— Марк, о чем ты? — удивился Кукушечкин. — Так принято.
— Это несправедливо, — упрямо стоял на своем заблуждении Сундукевич.
— Ой, Марк Борисович, да я только рад не ставить под этой халтурой свою подпись. Меньше краснеть придется, — ответил Дрема с достоинством, сильно замешенном на обиде.
— Это почему халтура? — обиделся в свою очередь Кукушечкин. — Почему халтура?
— А что это такое? — отвечал Дрема, швыряя блокнот на сиденье стула. — Шедевр? Шедевры только господь Бог и Марк Борисович делают.
— И чем же тебе не нравятся мои работы? — прищурившись, тихо спросил Сундукевич.
— Нравятся, всем нравятся, — отвечал Дрема с усмешкой, — главное, они клиенткам нравятся. А я уж, извините, устал суетиться под клиентками. Надоело!
— Стоп! — вскинул руки Кукушечкин, как дед на плакате Моора «Помоги голодающим Поволжья». — Стоп!
— Нет уж! — обрадовался Сундукевич оскорблению. — Нет уж, Гоша, пусть он скажет, что ему не нравится в моих работах?

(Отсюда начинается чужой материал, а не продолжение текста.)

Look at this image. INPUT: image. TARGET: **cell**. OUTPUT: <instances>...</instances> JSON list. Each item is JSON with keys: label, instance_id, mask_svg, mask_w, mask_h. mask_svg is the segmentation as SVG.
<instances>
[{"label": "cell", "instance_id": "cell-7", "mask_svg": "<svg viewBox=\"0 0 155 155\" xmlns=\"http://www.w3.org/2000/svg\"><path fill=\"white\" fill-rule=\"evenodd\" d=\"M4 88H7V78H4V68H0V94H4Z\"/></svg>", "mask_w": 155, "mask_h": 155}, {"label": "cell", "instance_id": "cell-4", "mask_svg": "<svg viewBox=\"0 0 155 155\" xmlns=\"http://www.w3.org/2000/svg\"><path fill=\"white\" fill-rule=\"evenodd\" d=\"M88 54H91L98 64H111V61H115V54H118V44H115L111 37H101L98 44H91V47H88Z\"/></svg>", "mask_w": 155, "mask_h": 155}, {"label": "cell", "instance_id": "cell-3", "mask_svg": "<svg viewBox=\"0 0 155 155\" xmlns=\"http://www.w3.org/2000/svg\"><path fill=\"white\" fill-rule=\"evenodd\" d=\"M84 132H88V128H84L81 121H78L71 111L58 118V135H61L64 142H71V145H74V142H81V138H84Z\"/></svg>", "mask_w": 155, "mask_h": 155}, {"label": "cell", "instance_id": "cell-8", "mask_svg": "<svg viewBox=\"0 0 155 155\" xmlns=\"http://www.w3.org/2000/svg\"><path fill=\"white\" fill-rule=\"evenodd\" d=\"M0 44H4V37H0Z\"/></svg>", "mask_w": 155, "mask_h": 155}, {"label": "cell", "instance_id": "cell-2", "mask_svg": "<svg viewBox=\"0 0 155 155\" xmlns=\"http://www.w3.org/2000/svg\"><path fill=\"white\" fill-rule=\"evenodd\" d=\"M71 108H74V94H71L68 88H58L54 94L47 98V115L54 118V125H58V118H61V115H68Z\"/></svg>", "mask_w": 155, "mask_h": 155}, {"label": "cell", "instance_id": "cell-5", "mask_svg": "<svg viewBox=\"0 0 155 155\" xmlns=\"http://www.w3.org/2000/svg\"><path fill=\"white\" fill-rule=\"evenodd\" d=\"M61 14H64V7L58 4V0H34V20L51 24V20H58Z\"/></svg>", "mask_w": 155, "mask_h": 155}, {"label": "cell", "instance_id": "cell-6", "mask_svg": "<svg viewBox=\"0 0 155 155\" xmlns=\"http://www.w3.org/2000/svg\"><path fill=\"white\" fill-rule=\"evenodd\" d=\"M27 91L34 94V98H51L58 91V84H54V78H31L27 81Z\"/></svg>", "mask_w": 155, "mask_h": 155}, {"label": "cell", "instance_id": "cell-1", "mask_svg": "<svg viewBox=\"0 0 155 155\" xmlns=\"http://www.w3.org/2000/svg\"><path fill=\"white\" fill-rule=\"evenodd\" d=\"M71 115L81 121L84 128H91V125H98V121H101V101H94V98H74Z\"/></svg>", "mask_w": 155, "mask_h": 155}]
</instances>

— Все мне в Ваших работах нравится, Марк Борисович. Вы — наше национальное достояние.
— Тоже мне Жан Эффель нашелся!
— Стоп, стоп! Марк, мы же договорились: Дима не ставит автограф под шаржами. Хочешь совет? Никогда не спорь с людьми моложе себя. Мы же договорились: они всегда правы.
— Это почему?
— Потому что нас не будет, а они будут. Молодые нас просто переживут. Вот почему они всегда правы.
— Да, жизнь продолжается, — мрачно согласился Сундукевич, — и продолжается она без нас. Ты знаешь, что она сказала? Папка, говорит, что ты со своей мыльницей перед миллионершами волчком крутишься? Не позорься. Выбрось. Хочешь я куплю тебе настоящую камеру? Мыльница. Представляешь?
— Обиделся? — спросил Кукушечкин с печальной усмешкой. — А что ты хотел, старый? Девочка просто мстит тебя за свое счастливое детство.
— Что мне обижаться? Камера у меня действительно старая.
Причина плохого настроения Сундукевича появилась после обеда. В ее манере одеваться, двигаться и вести себя читалось откровенное желание быть зверски изнасилованной. Причем самым извращенным образом. Выпуклые прелести ее были туго обтянуты и мелко сотрясались под упругие шажки. Вся она шуршала темной материей и мелодично звенела драгметаллом.
— Люсенька! Красавица! Золотце мое! Очень рад тебя видеть! Очень рад!
Очень! — засуетился вокруг нее Сундукевич.
Но суетился как-то робко. На дальних подступах.
— Я тоже рада, папка, — отвечала брюнетка, холодно отстраняясь от него, и, пронзив Дрему мимолетным, но пристальным взглядом, сердечно обняла Кукушечкина:
— Привет, дядя Гоша! Это тебя я должна ознакомить с коллективом и продукцией кондитерской фабрики?
У нее даже голос — темный, с легкой хрипотцой, изобличающей курильщицу — посветлел.
— Вот только не надо мне угрожать, — отвечал Кукушечкин, нежно заключая роскошную женщину в объятья.
— А что такое? Боишься красивых женщин?
— Нет, я боюсь диабета.
— За какие заслуги перед человечеством, красавица моя, умница моя? — пытался обратить на себя внимание Сундукевич.
— Успокойся, папка. Заплатила по штуке баксов за страницу — вот и все заслуги перед человечеством, — отвечала она небрежно, смутив своей откровенностью творческий коллектив, но даже не заметив этого.
— Тысячу баксов за страницу, — в тихом потрясении повторил Кукушечкин.
— Ах, ты моя умница, ах, ты моя скромница, ах, ты моя красавица, — лепетал Сундукевич, — а я читаю — Люсьена Кощей. Смотрю — ты. Замуж вышла?
— Разошлась я со Змеем Горынычем. Фамилию на память оставила.
— Ах, ты моя красавица…
— Отлипни, папка, а? Дай с дядей Гошей поговорить.
— Подождет дядя Гоша, наговоришься еще. Идем ко мне. Я из тебя шедевр сделаю.
— Сделал ты уже из меня шедевр. Снимать будешь анфас. В профиль нос из книги торчать будет. Думаю, дядя Гоша, пластическую операцию сделать, — она прикрыла нос — не такой уж и большой — рукой, унизанной перстнями. — А?
— Не выдумывай, кокетка, — отвечал Кукушечкин, провожая ее томным взглядом.
— Дочь Марка Борисовича? — спросил Дрема, когда закрылась дверь запретной комнаты.
— Красивые ноги в женщине все, — рассеянно отвечал Кукушечкин. — Красивые ноги — красивая походка. Гордый стан. Роскошная женщина. Как она тебе?
— Как «Черный квадрат» Малевича, — отвечал Дрема. — Потрясает, притягивает, а чем — не поймешь.
— Дочь, дочь. От первого брака. Не вздумай Марка о ней расспрашивать, — сказал Кукушечкин, по лошадиному кивнув головой, будто отгоняя назойливого овода.